EXERCISE DETAILS: Return the news report below on the fighting in Baghdad word for word, in full.

EXTRACT TO READ:
⁂

U.S. Forces Raze Cleric's Office
16 Iraqis Killed in Heavy Fighting in Baghdad Neighborhood
By Sewell Chan and Daniel Williams
Washington Post Foreign Service
Tuesday, May 11, 2004; Page A14
BAGHDAD, May 10 -- U.S. forces destroyed one of two Baghdad offices of radical Shiite Muslim cleric Moqtada Sadr early Monday during six hours of fighting in which 16 Iraqis were killed.
Tanks, Bradley Fighting Vehicles and two Apache attack helicopters pummeled Sadr's building. Witnesses said the battle was the worst they had seen since three days of heavy clashes in early April.
"There were dead bodies in the streets," said Adel Abdul-Lateef, 37, who owns a bookshop near the demolished building. "I knew three of them. One worked at a bakery that was set on fire by one of the bombs."
Meanwhile in Fallujah, where Sunni Muslim rebels last month fended off several Marine advances, former members of Saddam Hussein's army escorted U.S. troops into the center of the city without incident. It was the first joint patrol of Fallujah since the creation of an Iraqi brigade to take over responsibility for security in the city.

⁂

RAW DATA:
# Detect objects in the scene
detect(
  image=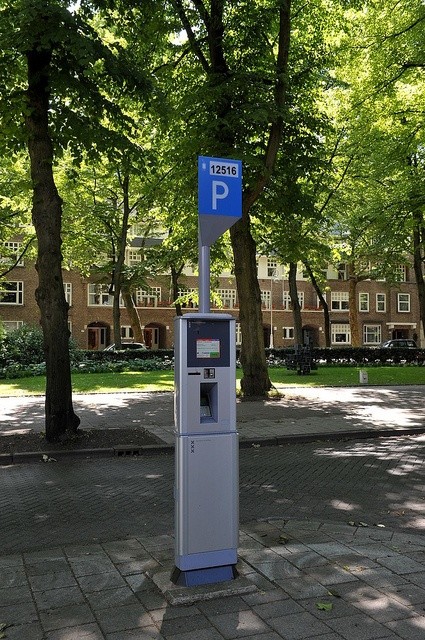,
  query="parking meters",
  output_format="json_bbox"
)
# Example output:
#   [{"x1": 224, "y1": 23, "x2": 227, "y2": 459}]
[{"x1": 173, "y1": 155, "x2": 245, "y2": 585}]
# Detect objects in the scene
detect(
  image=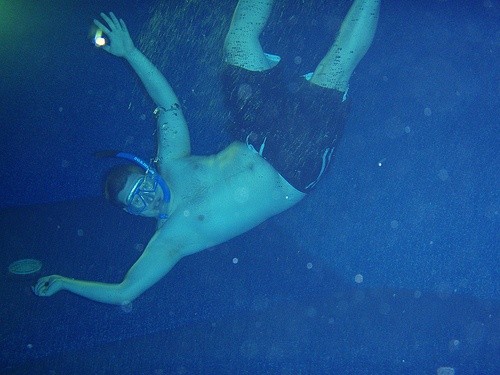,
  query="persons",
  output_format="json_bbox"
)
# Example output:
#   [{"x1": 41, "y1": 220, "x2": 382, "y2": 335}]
[{"x1": 30, "y1": 1, "x2": 382, "y2": 308}]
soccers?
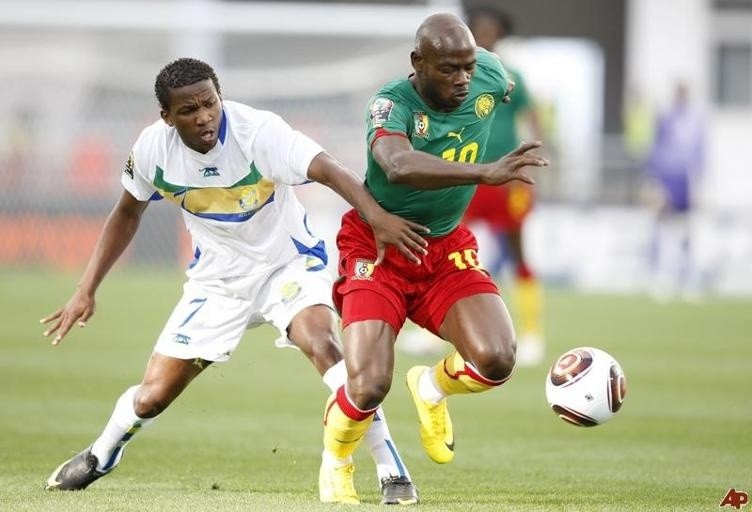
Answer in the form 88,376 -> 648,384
545,346 -> 626,427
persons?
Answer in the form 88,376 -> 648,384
633,71 -> 710,298
39,57 -> 432,506
392,6 -> 551,369
314,12 -> 551,507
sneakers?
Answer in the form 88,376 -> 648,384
380,475 -> 419,506
405,365 -> 454,463
45,444 -> 124,491
318,458 -> 358,503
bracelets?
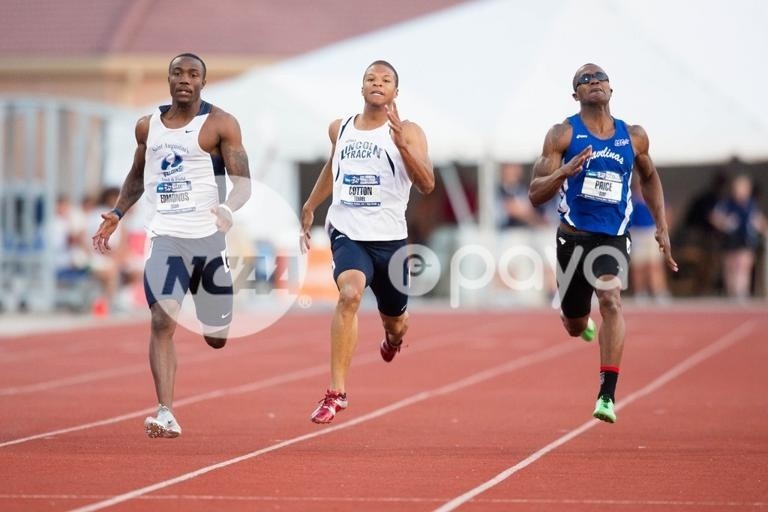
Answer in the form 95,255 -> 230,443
217,201 -> 235,217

⁂

EXPECTED ANSWER:
U.S. Forces Raze Cleric's Office
16 Iraqis Killed in Heavy Fighting in Baghdad Neighborhood
By Sewell Chan and Daniel Williams
Washington Post Foreign Service
Tuesday, May 11, 2004; Page A14
BAGHDAD, May 10 -- U.S. forces destroyed one of two Baghdad offices of radical Shiite Muslim cleric Moqtada Sadr early Monday during six hours of fighting in which 16 Iraqis were killed.
Tanks, Bradley Fighting Vehicles and two Apache attack helicopters pummeled Sadr's building. Witnesses said the battle was the worst they had seen since three days of heavy clashes in early April.
"There were dead bodies in the streets," said Adel Abdul-Lateef, 37, who owns a bookshop near the demolished building. "I knew three of them. One worked at a bakery that was set on fire by one of the bombs."
Meanwhile in Fallujah, where Sunni Muslim rebels last month fended off several Marine advances, former members of Saddam Hussein's army escorted U.S. troops into the center of the city without incident. It was the first joint patrol of Fallujah since the creation of an Iraqi brigade to take over responsibility for security in the city.